Set problem: Reproduce every row below word for word, omitting the pictures.

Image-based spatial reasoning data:
:::

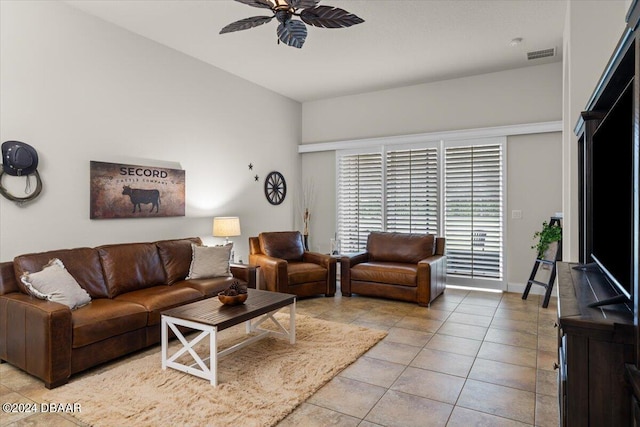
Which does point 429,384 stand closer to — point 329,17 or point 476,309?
point 476,309

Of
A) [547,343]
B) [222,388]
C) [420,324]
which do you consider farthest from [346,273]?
[222,388]

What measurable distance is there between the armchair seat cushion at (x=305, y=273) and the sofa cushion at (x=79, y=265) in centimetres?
229

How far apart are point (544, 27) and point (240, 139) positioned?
4.21 m

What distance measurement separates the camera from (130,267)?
12.9ft

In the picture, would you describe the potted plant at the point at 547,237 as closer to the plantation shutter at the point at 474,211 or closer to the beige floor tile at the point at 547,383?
the plantation shutter at the point at 474,211

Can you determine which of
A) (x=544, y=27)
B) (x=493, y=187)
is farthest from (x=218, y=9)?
(x=493, y=187)

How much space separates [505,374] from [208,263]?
3183 mm

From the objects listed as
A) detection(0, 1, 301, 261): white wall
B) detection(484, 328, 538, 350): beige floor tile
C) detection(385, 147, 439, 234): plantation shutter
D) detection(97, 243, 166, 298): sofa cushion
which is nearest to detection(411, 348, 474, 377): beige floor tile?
detection(484, 328, 538, 350): beige floor tile

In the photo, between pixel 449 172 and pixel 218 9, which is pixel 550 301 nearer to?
pixel 449 172

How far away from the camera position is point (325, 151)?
7168mm

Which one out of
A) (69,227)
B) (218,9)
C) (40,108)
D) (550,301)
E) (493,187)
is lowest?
(550,301)

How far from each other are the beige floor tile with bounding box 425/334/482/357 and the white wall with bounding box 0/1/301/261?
127 inches

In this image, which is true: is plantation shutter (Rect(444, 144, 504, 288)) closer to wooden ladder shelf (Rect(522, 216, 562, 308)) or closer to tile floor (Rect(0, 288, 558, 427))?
wooden ladder shelf (Rect(522, 216, 562, 308))

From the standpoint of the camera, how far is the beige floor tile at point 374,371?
9.54ft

:::

Result of this task:
Which does point 429,384 stand closer to — point 329,17 or point 476,309?
point 476,309

Of
A) [547,343]
B) [222,388]
C) [420,324]
which do you consider farthest from [346,273]?
[222,388]

What measurable distance is there between the armchair seat cushion at (x=305, y=273) and the sofa cushion at (x=79, y=265) in centimetres?
229

How far apart are point (544, 27) and point (240, 139) positioned?
4.21 m

What distance measurement separates the camera from (130,267)?
12.9ft

In the picture, would you describe the potted plant at the point at 547,237 as closer to the plantation shutter at the point at 474,211 or closer to the beige floor tile at the point at 547,383?
the plantation shutter at the point at 474,211

Can you determine which of
A) (x=544, y=27)
B) (x=493, y=187)
is farthest from (x=218, y=9)?
(x=493, y=187)

How much space separates [505,374] from [208,263]?
3183 mm

From the objects listed as
A) detection(0, 1, 301, 261): white wall
B) detection(484, 328, 538, 350): beige floor tile
C) detection(385, 147, 439, 234): plantation shutter
D) detection(97, 243, 166, 298): sofa cushion
which is nearest to detection(411, 348, 474, 377): beige floor tile?
detection(484, 328, 538, 350): beige floor tile

In the photo, between pixel 449 172 and pixel 218 9, which is pixel 550 301 nearer to?
pixel 449 172

How far away from the camera position is point (325, 151)?
7168mm

Which one out of
A) (69,227)
B) (218,9)
C) (40,108)
D) (550,301)
E) (493,187)
is lowest?
(550,301)

How far from each other are the beige floor tile with bounding box 425/334/482/357 and the white wall with bounding box 0/1/301/261?
127 inches

In this image, which is true: is plantation shutter (Rect(444, 144, 504, 288)) closer to wooden ladder shelf (Rect(522, 216, 562, 308)) or closer to tile floor (Rect(0, 288, 558, 427))?
wooden ladder shelf (Rect(522, 216, 562, 308))

From the standpoint of the camera, how far is the beige floor tile at point 374,371?
9.54ft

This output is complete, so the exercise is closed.